> GOAL OF THE EXERCISE
Go through the listing below. Copy each line that has the string "Borealis".

[Start of section]

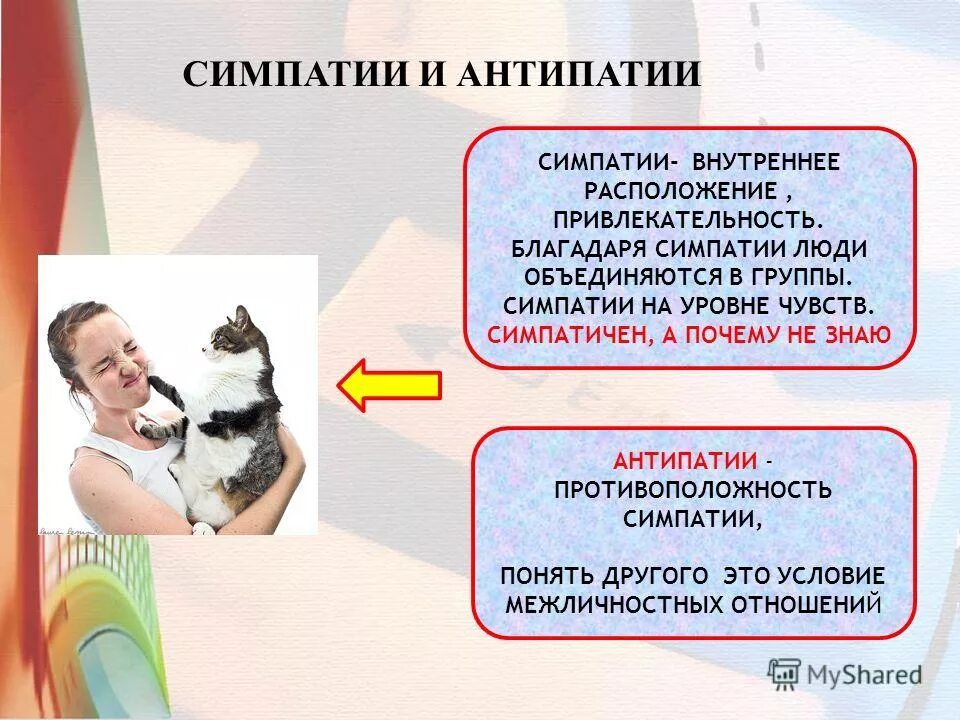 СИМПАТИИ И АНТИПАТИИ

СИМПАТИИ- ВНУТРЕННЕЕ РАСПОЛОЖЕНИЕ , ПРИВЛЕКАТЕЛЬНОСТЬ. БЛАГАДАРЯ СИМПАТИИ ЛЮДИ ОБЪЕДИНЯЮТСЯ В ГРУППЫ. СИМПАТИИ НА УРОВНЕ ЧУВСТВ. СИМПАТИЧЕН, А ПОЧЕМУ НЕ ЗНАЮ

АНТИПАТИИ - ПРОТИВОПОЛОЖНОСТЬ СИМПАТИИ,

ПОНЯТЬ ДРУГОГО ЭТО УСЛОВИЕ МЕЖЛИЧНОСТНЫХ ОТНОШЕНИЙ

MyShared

[End of section]
[Start of section]

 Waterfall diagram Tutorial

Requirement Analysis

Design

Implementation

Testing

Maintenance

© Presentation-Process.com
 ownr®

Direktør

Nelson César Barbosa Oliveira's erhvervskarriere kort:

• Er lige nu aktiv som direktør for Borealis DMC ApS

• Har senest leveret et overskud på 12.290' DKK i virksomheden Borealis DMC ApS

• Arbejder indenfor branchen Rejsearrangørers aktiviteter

[End of section]

> REPLY
• Er lige nu aktiv som direktør for Borealis DMC ApS
• Har senest leveret et overskud på 12.290' DKK i virksomheden Borealis DMC ApS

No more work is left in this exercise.